(Free-text object descriptions)

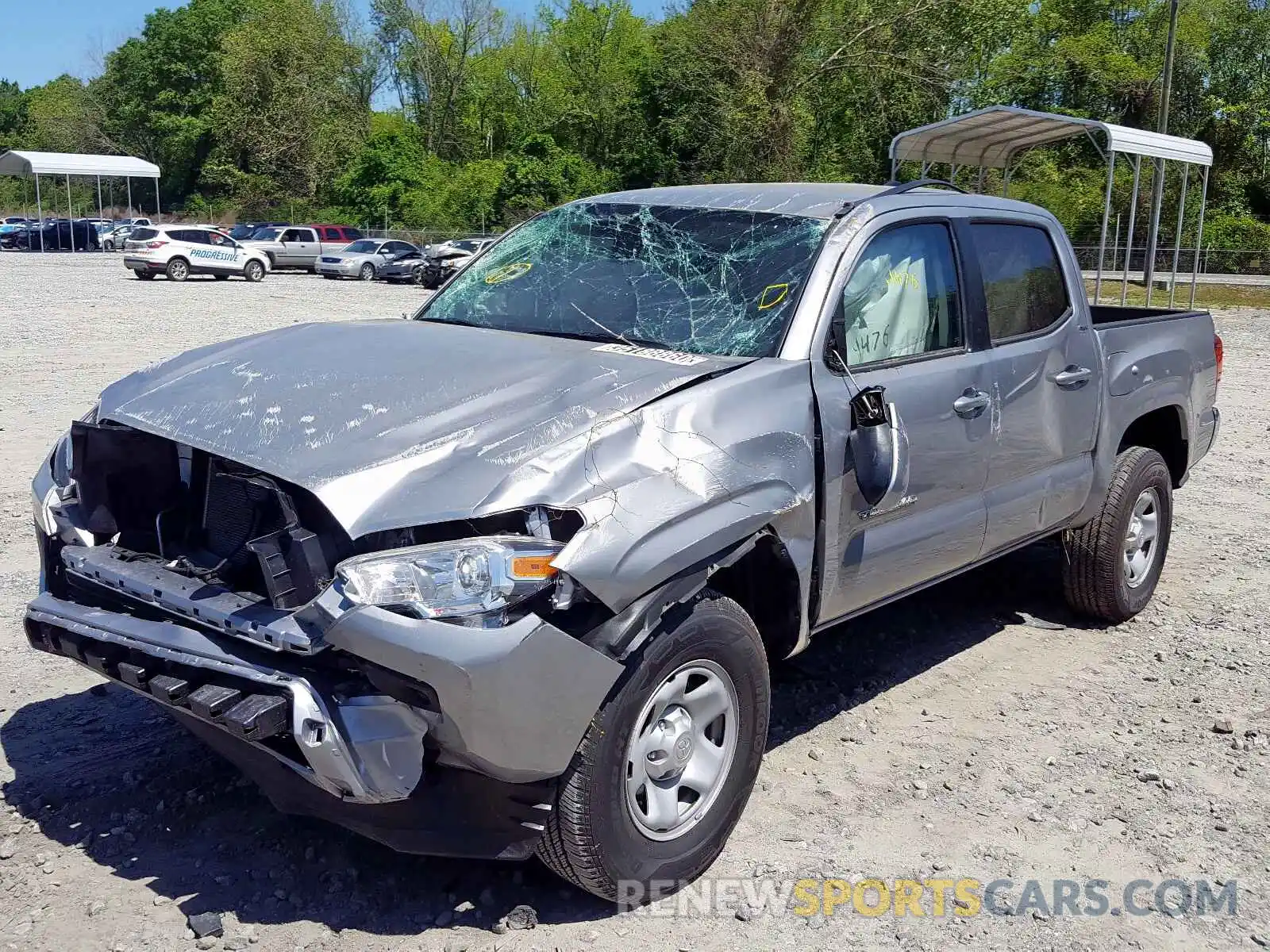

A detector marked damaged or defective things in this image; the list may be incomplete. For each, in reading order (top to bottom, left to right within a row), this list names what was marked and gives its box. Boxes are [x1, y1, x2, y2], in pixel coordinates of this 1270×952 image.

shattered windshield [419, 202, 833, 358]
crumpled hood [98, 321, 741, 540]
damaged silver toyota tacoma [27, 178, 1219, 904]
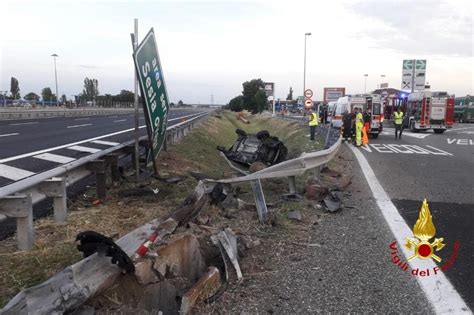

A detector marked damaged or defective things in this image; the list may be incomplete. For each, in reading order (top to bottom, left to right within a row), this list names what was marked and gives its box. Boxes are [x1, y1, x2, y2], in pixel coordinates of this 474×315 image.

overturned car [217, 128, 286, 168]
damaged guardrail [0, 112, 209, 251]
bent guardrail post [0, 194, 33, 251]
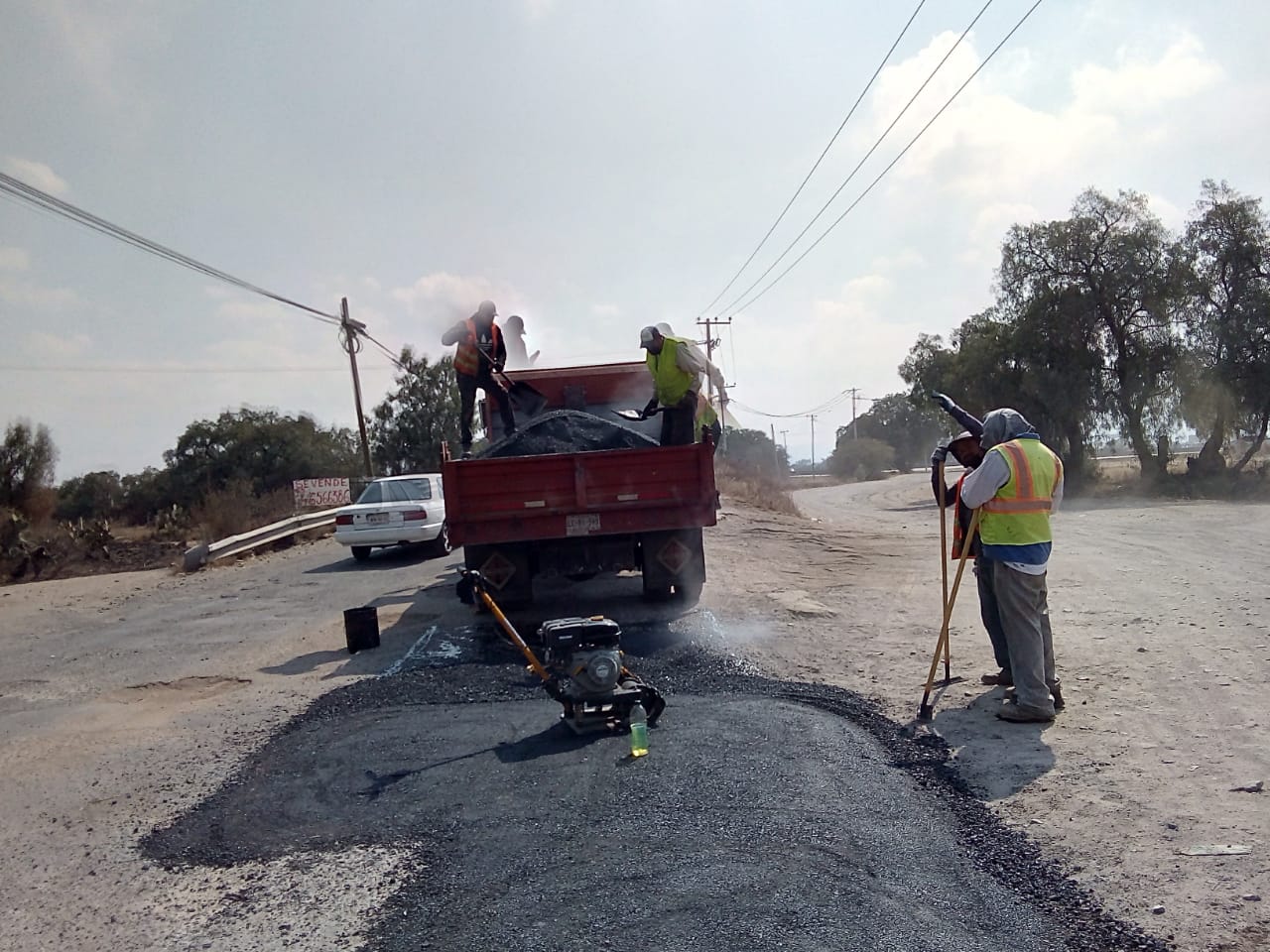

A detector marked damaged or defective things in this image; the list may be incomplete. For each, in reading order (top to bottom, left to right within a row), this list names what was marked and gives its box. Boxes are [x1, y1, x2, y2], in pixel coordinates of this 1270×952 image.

▸ Task details: Please copy the data shown above word for word, omitting the pictures.

▸ Task answer:
A detector marked damaged or defective things in this image; the list may be incomplete. For each, in reading order (top to bottom, left to right within a row), this list names what was marked and gives its box. Boxes are [x1, y1, x2, y2], in pixel coordinates of this 1270×952 image.

shattered windshield [419, 202, 833, 358]
crumpled hood [98, 321, 741, 540]
damaged silver toyota tacoma [27, 178, 1219, 904]

A detector marked damaged or defective things in this image; the list may be incomplete. For each, in reading order (top to bottom, left to right within a row), this list names what was marked and gives its box. Boxes are [x1, y1, x2, y2], in pixel coordinates of this 474×315 image.

overturned car [217, 128, 286, 168]
damaged guardrail [0, 112, 209, 251]
bent guardrail post [0, 194, 33, 251]

A detector marked damaged or defective things in this image; the list may be incomplete. For each, in reading order (top to bottom, left to right within a row), this list names what was marked and gives its box. Boxes are [x1, y1, x2, y2], in pixel coordinates of this 1270×952 image.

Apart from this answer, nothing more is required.